Control Features. Today many benders are shipped with a personal computer operating Windows® with Visual Basic software to coordinate the various motions. The PC simplifies the integration of a bender into a workcell or system.

Reverse bend order, XYZ to or from LRA, mirror part from right hand to left hand or vice versa, three-dimensional part display, and line editor help simplify programming. Operation can be made easier with a choice of fast or slow speed, manual or automatic loading and unloading, and straight or hitch feed, as well as sequencing through 10 different part numbers.

Typical Machine Options

Following are some machine options available from many manufacturers:

• Servo-driven pressure die assist, mandrels, and wiper dies help improve the quality of tight-radius, thin-wall tube bends. A servo-controlled mandrel can be programmed to extract partially near the end of the bend to eliminate mandrel hump. Pressure die assists, servo locked to the motion of the swing arm, help prevent slippage.
• Calendering allows the generation of large-radius bends by substituting a set of rollers for the normal bend set.

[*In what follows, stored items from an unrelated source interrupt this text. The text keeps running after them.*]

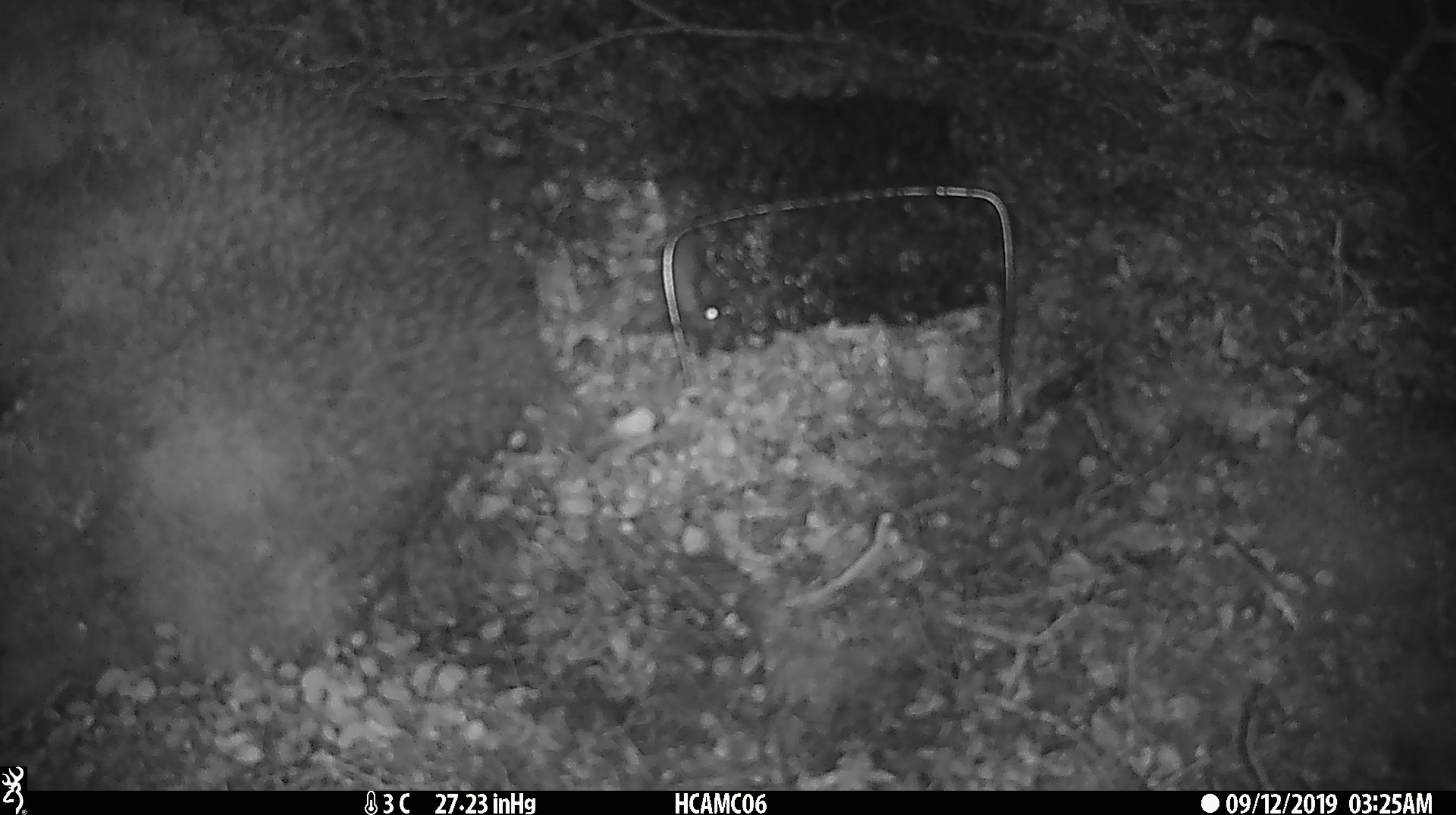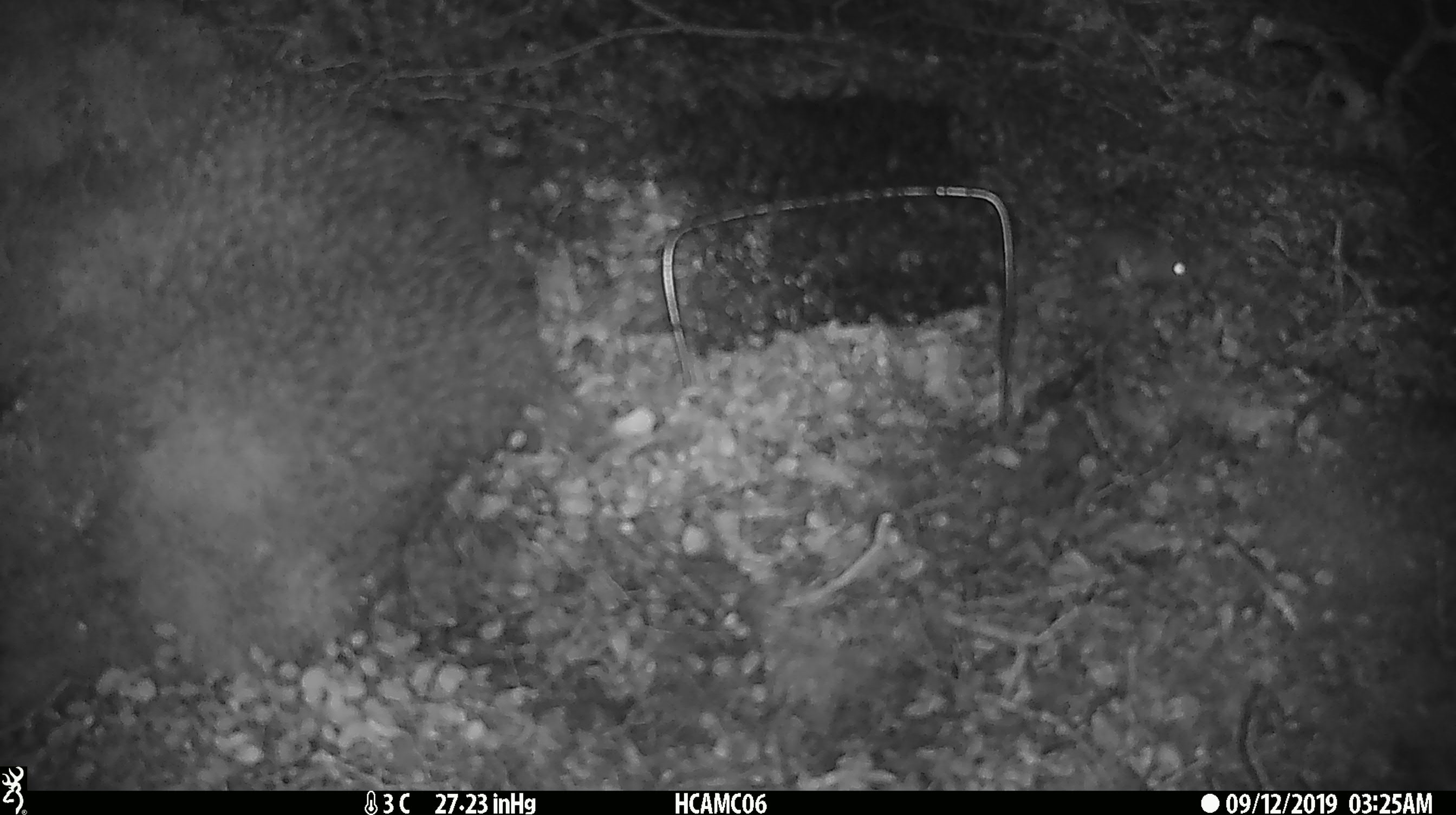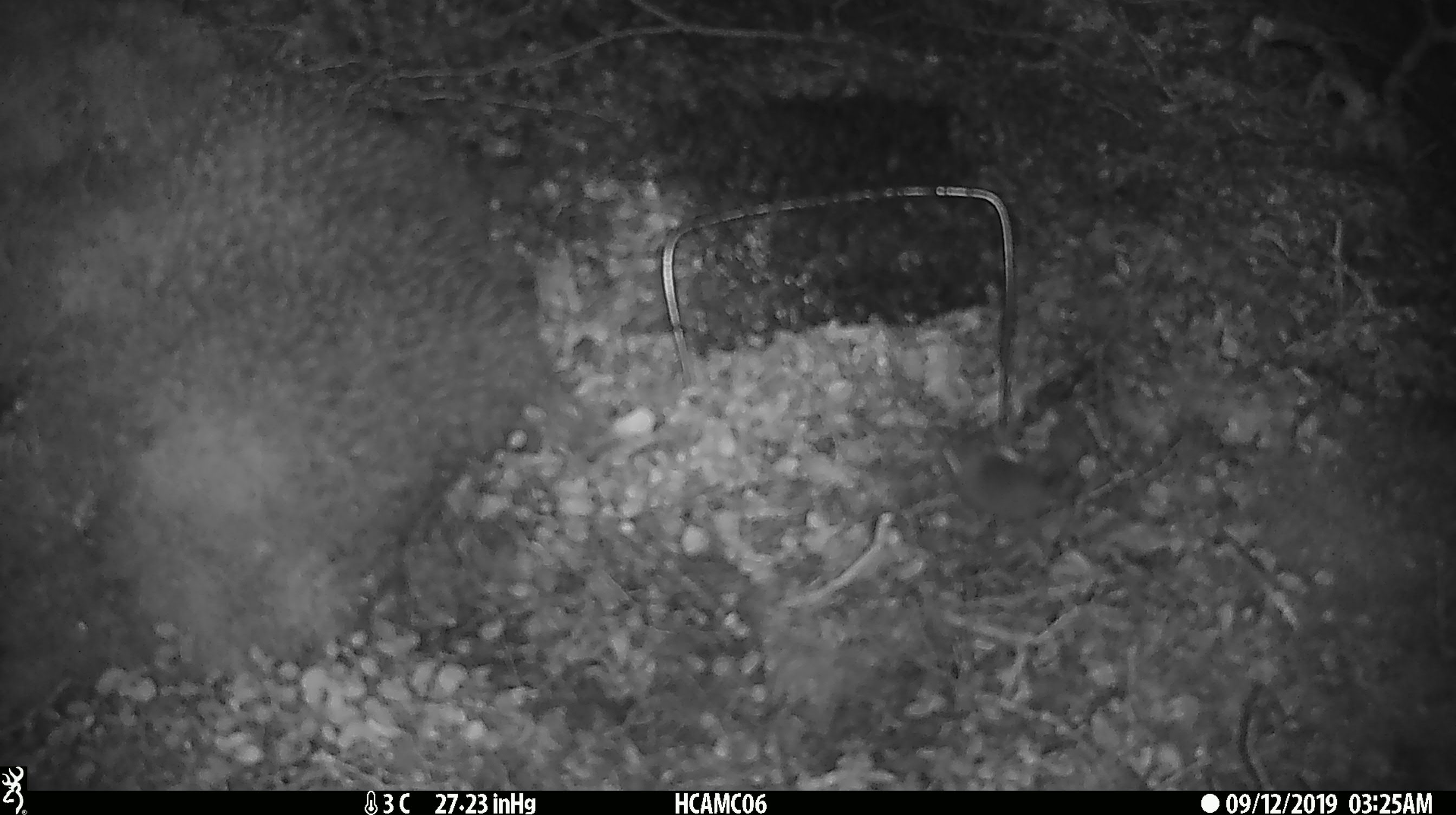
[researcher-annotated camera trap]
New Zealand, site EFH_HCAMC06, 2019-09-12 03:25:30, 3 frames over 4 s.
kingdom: Animalia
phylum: Chordata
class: Mammalia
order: Rodentia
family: Muridae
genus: Mus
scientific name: Mus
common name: mouse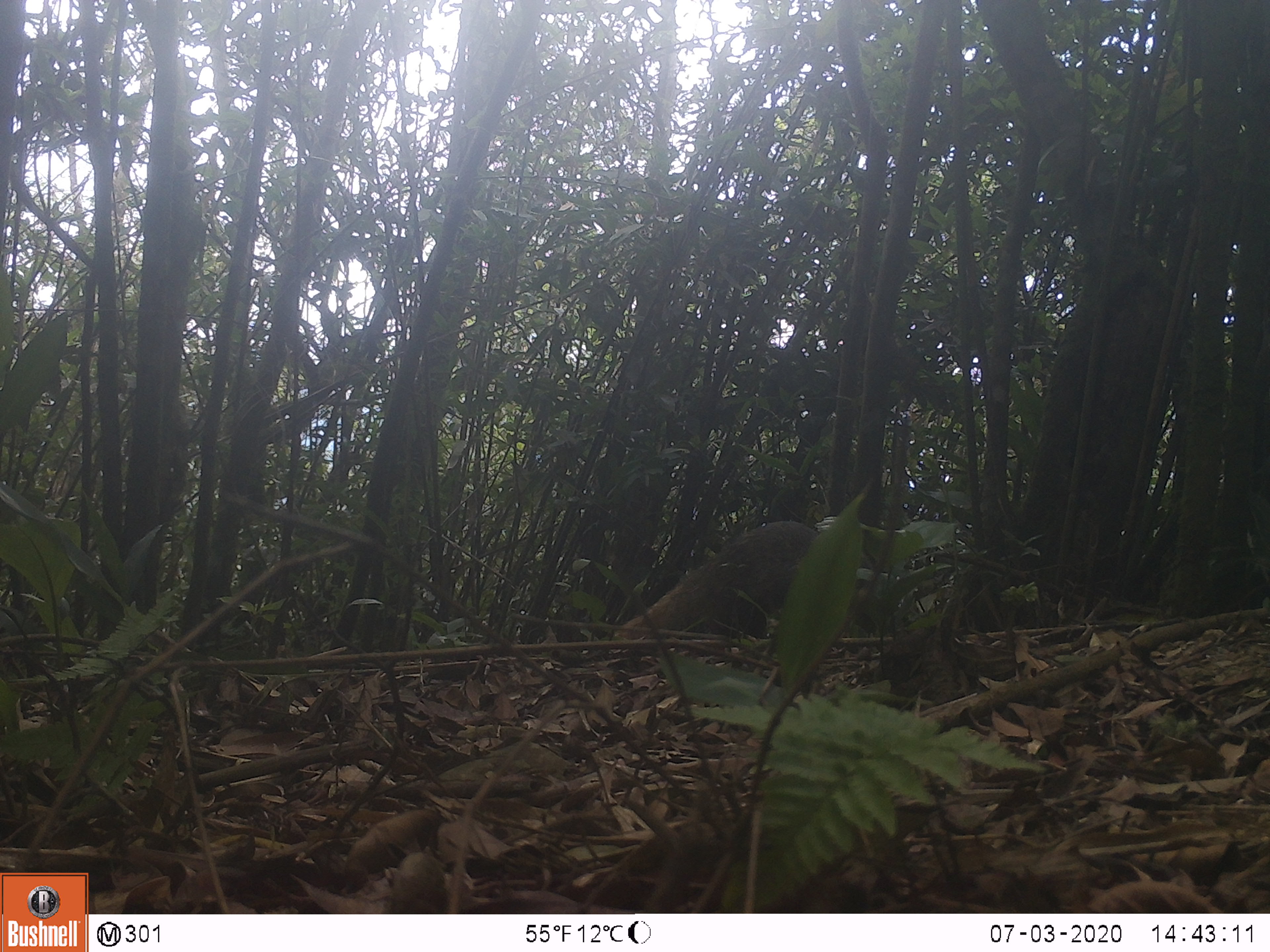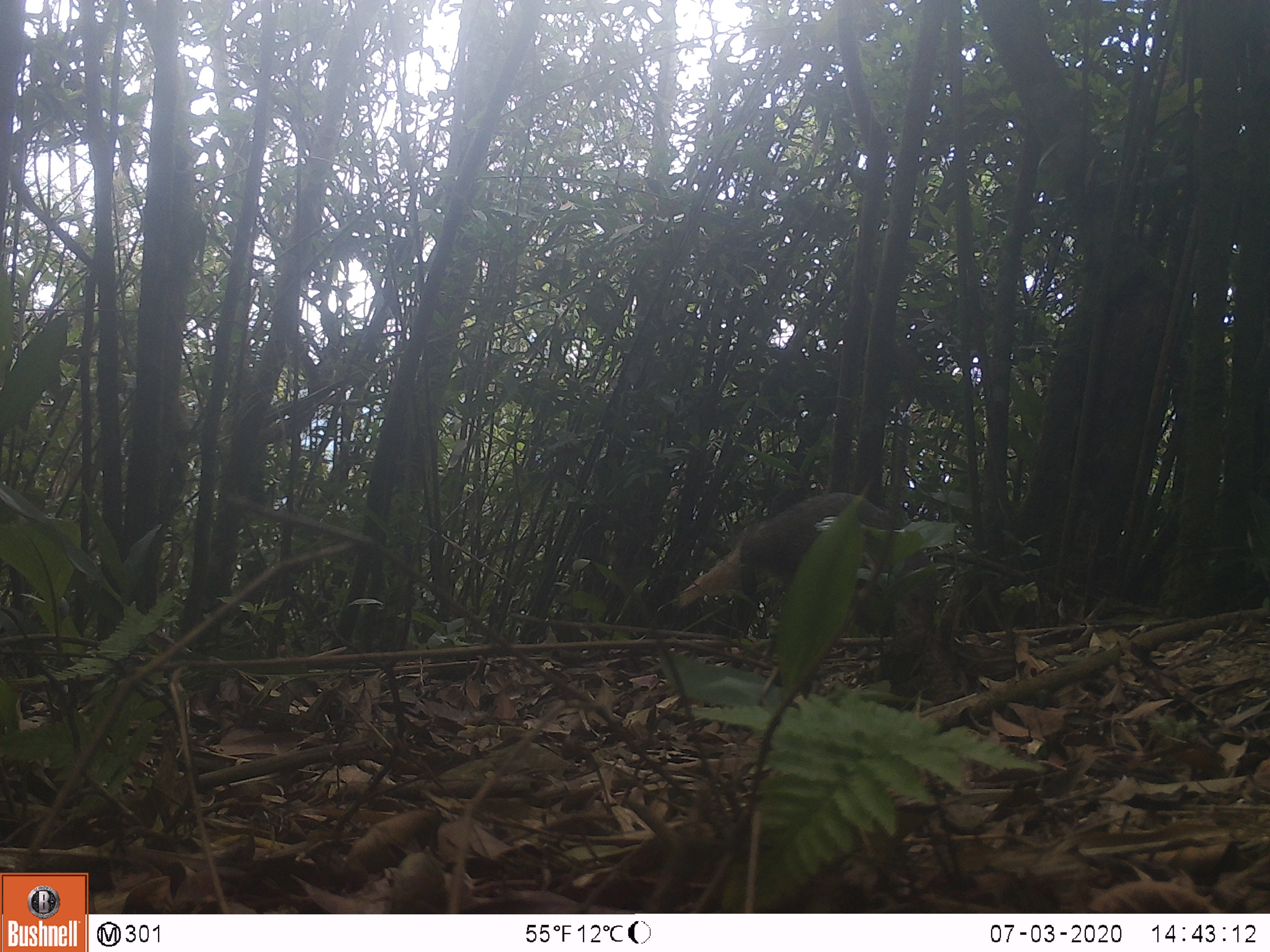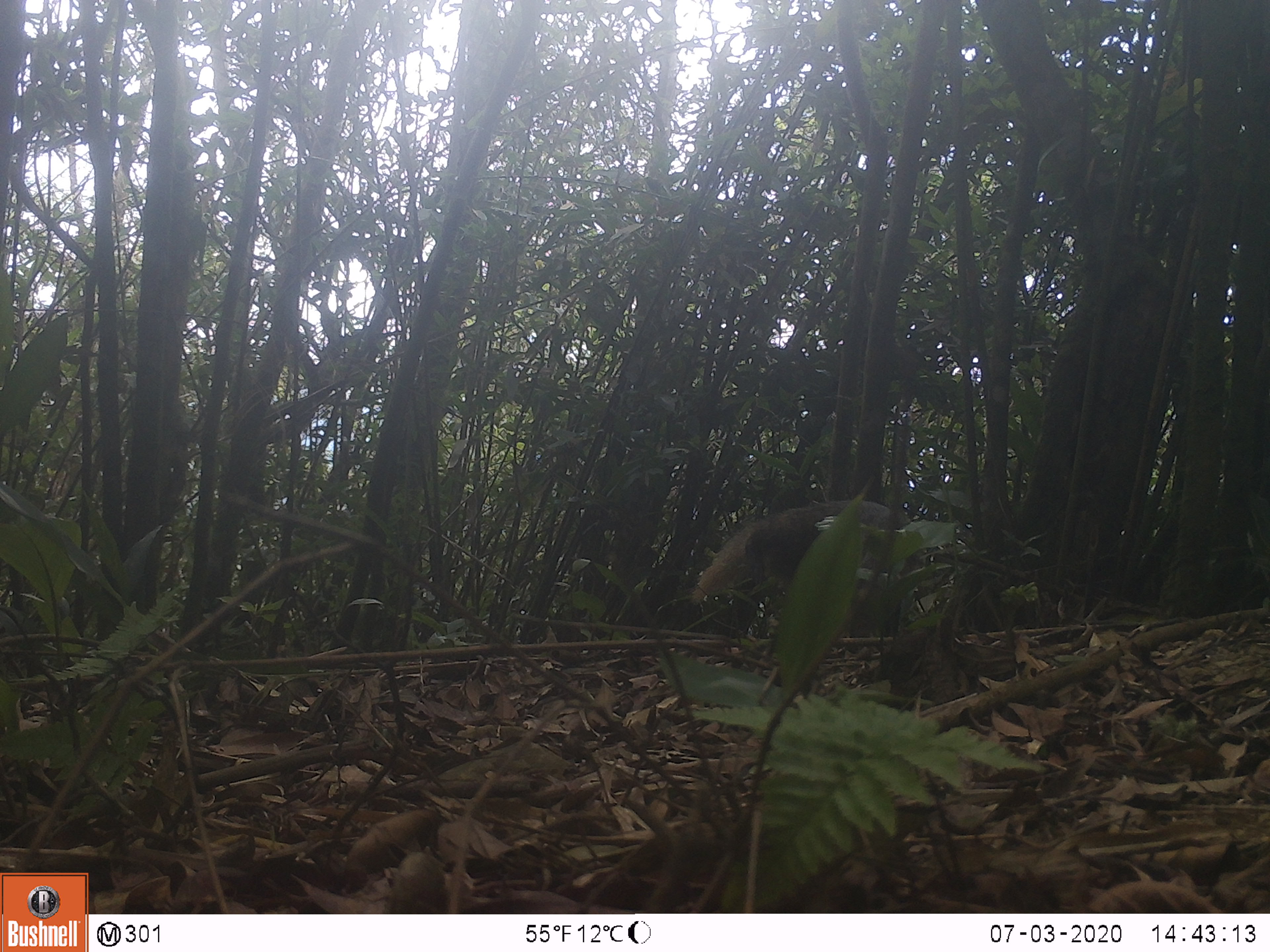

It usually requires a heavy-duty carriage and drive.
• Servo-driven vertical and horizontal carriage and mandrel motion allows the stacking of bend dies for multiple-radius bend dies or clamp types with no fixed centerline heights between grooves.
• Under CNC, a punch and actuator can be mounted so that the tube can be clamped and then punched during the bending cycle. Similar to the punching option, a two-bladed cutoff can be mounted in the clamp section. This is appropriate for small-OD, short parts with one bend.
• The bend head can be extended away from the body of the machine to reduce part-machine interference under the head. Another way to reduce interference is to mount a second die set for right- and left-hand bending on the same machine.
• Many options are common for loading and unloading. An automatic bundle descrambler loader holds 200 to 400 round parts. A rack loader holds 20 to 30 round parts. A chain loader holds 15 to 20 nonround parts or round parts with nonround fittings or features. These loaders usually are available with optical or electromagnetic weld seam detectors. Unloaders range from pick-and-place to a robot.

Bending for Tomorrow

Like robotics and plastic injection molding machines, servo motor-driven machines are taking a foothold in the tube bending arena, and equipment manufacturers are getting onboard. Some already offer all-electric benders. Many offer hybrids with all-electric bend heads that still have hydraulic clamping, pressure die, and mandrel. And more are developing this all-electric technology.